### YOUR INSTRUCTIONS
Could you set down every record exactly as it appears?

[Dataset entries]

=== Section Start ===

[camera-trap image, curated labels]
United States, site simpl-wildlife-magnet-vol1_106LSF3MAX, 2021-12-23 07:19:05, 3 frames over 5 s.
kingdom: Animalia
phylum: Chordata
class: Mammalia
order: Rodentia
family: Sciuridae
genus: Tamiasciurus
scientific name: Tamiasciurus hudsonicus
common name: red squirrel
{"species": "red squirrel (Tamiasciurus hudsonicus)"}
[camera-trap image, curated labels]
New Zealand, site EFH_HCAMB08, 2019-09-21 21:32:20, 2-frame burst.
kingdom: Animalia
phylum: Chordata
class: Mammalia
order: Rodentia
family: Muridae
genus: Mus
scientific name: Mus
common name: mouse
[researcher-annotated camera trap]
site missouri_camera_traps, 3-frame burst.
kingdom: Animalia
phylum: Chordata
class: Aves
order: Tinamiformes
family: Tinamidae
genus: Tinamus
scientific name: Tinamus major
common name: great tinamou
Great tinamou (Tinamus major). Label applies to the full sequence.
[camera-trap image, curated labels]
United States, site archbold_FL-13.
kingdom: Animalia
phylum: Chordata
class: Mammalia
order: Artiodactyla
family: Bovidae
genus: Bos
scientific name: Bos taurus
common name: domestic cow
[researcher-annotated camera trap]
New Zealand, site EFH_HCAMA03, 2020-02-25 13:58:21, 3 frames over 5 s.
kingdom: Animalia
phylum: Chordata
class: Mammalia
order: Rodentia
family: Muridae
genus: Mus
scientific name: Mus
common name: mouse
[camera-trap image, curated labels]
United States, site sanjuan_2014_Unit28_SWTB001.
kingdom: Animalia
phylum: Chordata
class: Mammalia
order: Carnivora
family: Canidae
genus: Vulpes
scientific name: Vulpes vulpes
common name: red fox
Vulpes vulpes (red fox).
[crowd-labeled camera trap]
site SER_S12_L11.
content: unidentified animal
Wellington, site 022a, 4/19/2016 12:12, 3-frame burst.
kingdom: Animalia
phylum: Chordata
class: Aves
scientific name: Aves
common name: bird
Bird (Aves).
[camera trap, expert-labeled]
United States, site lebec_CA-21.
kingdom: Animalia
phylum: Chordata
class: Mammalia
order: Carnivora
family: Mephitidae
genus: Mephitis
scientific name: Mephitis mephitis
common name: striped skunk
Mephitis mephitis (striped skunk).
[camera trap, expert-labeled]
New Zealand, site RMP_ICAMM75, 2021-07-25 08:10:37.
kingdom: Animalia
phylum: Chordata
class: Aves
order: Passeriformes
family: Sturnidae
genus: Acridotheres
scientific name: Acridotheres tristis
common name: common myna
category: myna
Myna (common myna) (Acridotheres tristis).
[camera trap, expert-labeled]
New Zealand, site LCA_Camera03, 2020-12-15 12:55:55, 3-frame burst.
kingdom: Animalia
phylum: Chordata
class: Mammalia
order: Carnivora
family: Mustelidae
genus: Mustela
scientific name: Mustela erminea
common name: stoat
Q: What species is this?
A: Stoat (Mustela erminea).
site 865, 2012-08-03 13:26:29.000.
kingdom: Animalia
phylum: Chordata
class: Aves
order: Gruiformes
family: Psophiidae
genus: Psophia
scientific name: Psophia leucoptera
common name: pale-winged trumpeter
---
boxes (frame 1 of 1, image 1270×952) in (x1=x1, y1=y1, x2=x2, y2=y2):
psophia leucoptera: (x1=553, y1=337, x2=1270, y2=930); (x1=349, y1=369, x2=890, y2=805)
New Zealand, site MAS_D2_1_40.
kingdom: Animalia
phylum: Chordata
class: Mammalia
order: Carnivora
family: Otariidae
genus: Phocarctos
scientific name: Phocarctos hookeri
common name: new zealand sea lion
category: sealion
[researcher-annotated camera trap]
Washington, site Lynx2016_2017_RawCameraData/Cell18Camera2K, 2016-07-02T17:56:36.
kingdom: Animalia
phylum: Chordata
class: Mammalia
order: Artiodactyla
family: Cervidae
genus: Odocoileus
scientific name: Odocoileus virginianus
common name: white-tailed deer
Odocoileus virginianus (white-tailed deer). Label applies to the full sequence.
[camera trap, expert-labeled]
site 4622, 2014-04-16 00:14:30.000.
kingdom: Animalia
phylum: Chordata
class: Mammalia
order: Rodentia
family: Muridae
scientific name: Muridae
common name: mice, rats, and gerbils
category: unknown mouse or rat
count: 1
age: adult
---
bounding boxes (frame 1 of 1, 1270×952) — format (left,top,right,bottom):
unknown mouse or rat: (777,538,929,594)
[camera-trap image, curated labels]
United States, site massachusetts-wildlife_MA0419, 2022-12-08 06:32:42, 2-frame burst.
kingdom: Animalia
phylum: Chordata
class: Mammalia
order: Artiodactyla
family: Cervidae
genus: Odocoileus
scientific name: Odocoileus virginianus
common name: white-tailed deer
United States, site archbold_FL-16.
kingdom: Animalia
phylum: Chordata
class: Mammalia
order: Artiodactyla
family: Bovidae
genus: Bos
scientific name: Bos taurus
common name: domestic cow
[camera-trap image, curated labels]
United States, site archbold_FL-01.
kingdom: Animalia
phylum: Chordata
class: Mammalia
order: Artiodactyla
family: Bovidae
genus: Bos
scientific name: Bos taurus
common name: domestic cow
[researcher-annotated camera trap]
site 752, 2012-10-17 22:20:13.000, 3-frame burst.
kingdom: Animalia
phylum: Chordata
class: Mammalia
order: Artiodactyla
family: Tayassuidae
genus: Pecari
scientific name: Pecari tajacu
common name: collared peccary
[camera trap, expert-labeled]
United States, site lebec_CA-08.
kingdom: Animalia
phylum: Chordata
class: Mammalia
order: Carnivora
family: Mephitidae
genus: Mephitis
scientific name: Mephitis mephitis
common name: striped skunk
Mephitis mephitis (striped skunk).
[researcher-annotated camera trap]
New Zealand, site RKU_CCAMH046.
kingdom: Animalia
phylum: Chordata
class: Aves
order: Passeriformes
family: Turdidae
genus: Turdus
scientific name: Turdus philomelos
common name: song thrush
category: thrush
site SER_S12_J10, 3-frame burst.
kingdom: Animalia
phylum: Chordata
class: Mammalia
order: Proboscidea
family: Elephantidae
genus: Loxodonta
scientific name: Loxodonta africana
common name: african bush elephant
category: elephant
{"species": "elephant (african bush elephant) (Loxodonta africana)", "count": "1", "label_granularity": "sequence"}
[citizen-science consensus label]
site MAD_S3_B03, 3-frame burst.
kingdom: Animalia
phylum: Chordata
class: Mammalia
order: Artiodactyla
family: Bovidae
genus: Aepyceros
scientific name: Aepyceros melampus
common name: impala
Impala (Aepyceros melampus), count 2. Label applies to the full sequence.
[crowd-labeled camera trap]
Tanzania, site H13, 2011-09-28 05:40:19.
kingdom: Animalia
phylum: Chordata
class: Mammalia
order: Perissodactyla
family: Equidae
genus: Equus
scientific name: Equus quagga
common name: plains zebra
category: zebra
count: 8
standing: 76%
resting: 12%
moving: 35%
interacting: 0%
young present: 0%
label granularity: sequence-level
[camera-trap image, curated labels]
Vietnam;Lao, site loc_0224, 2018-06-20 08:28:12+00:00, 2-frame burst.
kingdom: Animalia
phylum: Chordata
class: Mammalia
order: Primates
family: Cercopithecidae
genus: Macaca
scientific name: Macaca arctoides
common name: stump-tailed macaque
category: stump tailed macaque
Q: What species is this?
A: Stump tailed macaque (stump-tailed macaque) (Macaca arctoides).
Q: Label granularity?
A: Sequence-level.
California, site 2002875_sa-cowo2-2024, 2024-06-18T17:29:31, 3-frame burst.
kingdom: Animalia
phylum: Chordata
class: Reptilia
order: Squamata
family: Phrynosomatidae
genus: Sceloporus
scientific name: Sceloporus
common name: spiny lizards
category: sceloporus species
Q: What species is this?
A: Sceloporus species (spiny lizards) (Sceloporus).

=== Section End ===

### RESPONSE TO THE EXERCISE
[camera-trap image, curated labels]
United States, site simpl-wildlife-magnet-vol1_106LSF3MAX, 2021-12-23 07:19:05, 3 frames over 5 s.
kingdom: Animalia
phylum: Chordata
class: Mammalia
order: Rodentia
family: Sciuridae
genus: Tamiasciurus
scientific name: Tamiasciurus hudsonicus
common name: red squirrel
{"species": "red squirrel (Tamiasciurus hudsonicus)"}
[camera-trap image, curated labels]
New Zealand, site EFH_HCAMB08, 2019-09-21 21:32:20, 2-frame burst.
kingdom: Animalia
phylum: Chordata
class: Mammalia
order: Rodentia
family: Muridae
genus: Mus
scientific name: Mus
common name: mouse
[researcher-annotated camera trap]
site missouri_camera_traps, 3-frame burst.
kingdom: Animalia
phylum: Chordata
class: Aves
order: Tinamiformes
family: Tinamidae
genus: Tinamus
scientific name: Tinamus major
common name: great tinamou
Great tinamou (Tinamus major). Label applies to the full sequence.
[camera-trap image, curated labels]
United States, site archbold_FL-13.
kingdom: Animalia
phylum: Chordata
class: Mammalia
order: Artiodactyla
family: Bovidae
genus: Bos
scientific name: Bos taurus
common name: domestic cow
[researcher-annotated camera trap]
New Zealand, site EFH_HCAMA03, 2020-02-25 13:58:21, 3 frames over 5 s.
kingdom: Animalia
phylum: Chordata
class: Mammalia
order: Rodentia
family: Muridae
genus: Mus
scientific name: Mus
common name: mouse
[camera-trap image, curated labels]
United States, site sanjuan_2014_Unit28_SWTB001.
kingdom: Animalia
phylum: Chordata
class: Mammalia
order: Carnivora
family: Canidae
genus: Vulpes
scientific name: Vulpes vulpes
common name: red fox
Vulpes vulpes (red fox).
[crowd-labeled camera trap]
site SER_S12_L11.
content: unidentified animal
Wellington, site 022a, 4/19/2016 12:12, 3-frame burst.
kingdom: Animalia
phylum: Chordata
class: Aves
scientific name: Aves
common name: bird
Bird (Aves).
[camera trap, expert-labeled]
United States, site lebec_CA-21.
kingdom: Animalia
phylum: Chordata
class: Mammalia
order: Carnivora
family: Mephitidae
genus: Mephitis
scientific name: Mephitis mephitis
common name: striped skunk
Mephitis mephitis (striped skunk).
[camera trap, expert-labeled]
New Zealand, site RMP_ICAMM75, 2021-07-25 08:10:37.
kingdom: Animalia
phylum: Chordata
class: Aves
order: Passeriformes
family: Sturnidae
genus: Acridotheres
scientific name: Acridotheres tristis
common name: common myna
category: myna
Myna (common myna) (Acridotheres tristis).
[camera trap, expert-labeled]
New Zealand, site LCA_Camera03, 2020-12-15 12:55:55, 3-frame burst.
kingdom: Animalia
phylum: Chordata
class: Mammalia
order: Carnivora
family: Mustelidae
genus: Mustela
scientific name: Mustela erminea
common name: stoat
Q: What species is this?
A: Stoat (Mustela erminea).
site 865, 2012-08-03 13:26:29.000.
kingdom: Animalia
phylum: Chordata
class: Aves
order: Gruiformes
family: Psophiidae
genus: Psophia
scientific name: Psophia leucoptera
common name: pale-winged trumpeter
---
boxes (frame 1 of 1, image 1270×952) in (x1=x1, y1=y1, x2=x2, y2=y2):
psophia leucoptera: (x1=553, y1=337, x2=1270, y2=930); (x1=349, y1=369, x2=890, y2=805)
New Zealand, site MAS_D2_1_40.
kingdom: Animalia
phylum: Chordata
class: Mammalia
order: Carnivora
family: Otariidae
genus: Phocarctos
scientific name: Phocarctos hookeri
common name: new zealand sea lion
category: sealion
[researcher-annotated camera trap]
Washington, site Lynx2016_2017_RawCameraData/Cell18Camera2K, 2016-07-02T17:56:36.
kingdom: Animalia
phylum: Chordata
class: Mammalia
order: Artiodactyla
family: Cervidae
genus: Odocoileus
scientific name: Odocoileus virginianus
common name: white-tailed deer
Odocoileus virginianus (white-tailed deer). Label applies to the full sequence.
[camera trap, expert-labeled]
site 4622, 2014-04-16 00:14:30.000.
kingdom: Animalia
phylum: Chordata
class: Mammalia
order: Rodentia
family: Muridae
scientific name: Muridae
common name: mice, rats, and gerbils
category: unknown mouse or rat
count: 1
age: adult
---
bounding boxes (frame 1 of 1, 1270×952) — format (left,top,right,bottom):
unknown mouse or rat: (777,538,929,594)
[camera-trap image, curated labels]
United States, site massachusetts-wildlife_MA0419, 2022-12-08 06:32:42, 2-frame burst.
kingdom: Animalia
phylum: Chordata
class: Mammalia
order: Artiodactyla
family: Cervidae
genus: Odocoileus
scientific name: Odocoileus virginianus
common name: white-tailed deer
United States, site archbold_FL-16.
kingdom: Animalia
phylum: Chordata
class: Mammalia
order: Artiodactyla
family: Bovidae
genus: Bos
scientific name: Bos taurus
common name: domestic cow
[camera-trap image, curated labels]
United States, site archbold_FL-01.
kingdom: Animalia
phylum: Chordata
class: Mammalia
order: Artiodactyla
family: Bovidae
genus: Bos
scientific name: Bos taurus
common name: domestic cow
[researcher-annotated camera trap]
site 752, 2012-10-17 22:20:13.000, 3-frame burst.
kingdom: Animalia
phylum: Chordata
class: Mammalia
order: Artiodactyla
family: Tayassuidae
genus: Pecari
scientific name: Pecari tajacu
common name: collared peccary
[camera trap, expert-labeled]
United States, site lebec_CA-08.
kingdom: Animalia
phylum: Chordata
class: Mammalia
order: Carnivora
family: Mephitidae
genus: Mephitis
scientific name: Mephitis mephitis
common name: striped skunk
Mephitis mephitis (striped skunk).
[researcher-annotated camera trap]
New Zealand, site RKU_CCAMH046.
kingdom: Animalia
phylum: Chordata
class: Aves
order: Passeriformes
family: Turdidae
genus: Turdus
scientific name: Turdus philomelos
common name: song thrush
category: thrush
site SER_S12_J10, 3-frame burst.
kingdom: Animalia
phylum: Chordata
class: Mammalia
order: Proboscidea
family: Elephantidae
genus: Loxodonta
scientific name: Loxodonta africana
common name: african bush elephant
category: elephant
{"species": "elephant (african bush elephant) (Loxodonta africana)", "count": "1", "label_granularity": "sequence"}
[citizen-science consensus label]
site MAD_S3_B03, 3-frame burst.
kingdom: Animalia
phylum: Chordata
class: Mammalia
order: Artiodactyla
family: Bovidae
genus: Aepyceros
scientific name: Aepyceros melampus
common name: impala
Impala (Aepyceros melampus), count 2. Label applies to the full sequence.
[crowd-labeled camera trap]
Tanzania, site H13, 2011-09-28 05:40:19.
kingdom: Animalia
phylum: Chordata
class: Mammalia
order: Perissodactyla
family: Equidae
genus: Equus
scientific name: Equus quagga
common name: plains zebra
category: zebra
count: 8
standing: 76%
resting: 12%
moving: 35%
interacting: 0%
young present: 0%
label granularity: sequence-level
[camera-trap image, curated labels]
Vietnam;Lao, site loc_0224, 2018-06-20 08:28:12+00:00, 2-frame burst.
kingdom: Animalia
phylum: Chordata
class: Mammalia
order: Primates
family: Cercopithecidae
genus: Macaca
scientific name: Macaca arctoides
common name: stump-tailed macaque
category: stump tailed macaque
Q: What species is this?
A: Stump tailed macaque (stump-tailed macaque) (Macaca arctoides).
Q: Label granularity?
A: Sequence-level.
California, site 2002875_sa-cowo2-2024, 2024-06-18T17:29:31, 3-frame burst.
kingdom: Animalia
phylum: Chordata
class: Reptilia
order: Squamata
family: Phrynosomatidae
genus: Sceloporus
scientific name: Sceloporus
common name: spiny lizards
category: sceloporus species
Q: What species is this?
A: Sceloporus species (spiny lizards) (Sceloporus).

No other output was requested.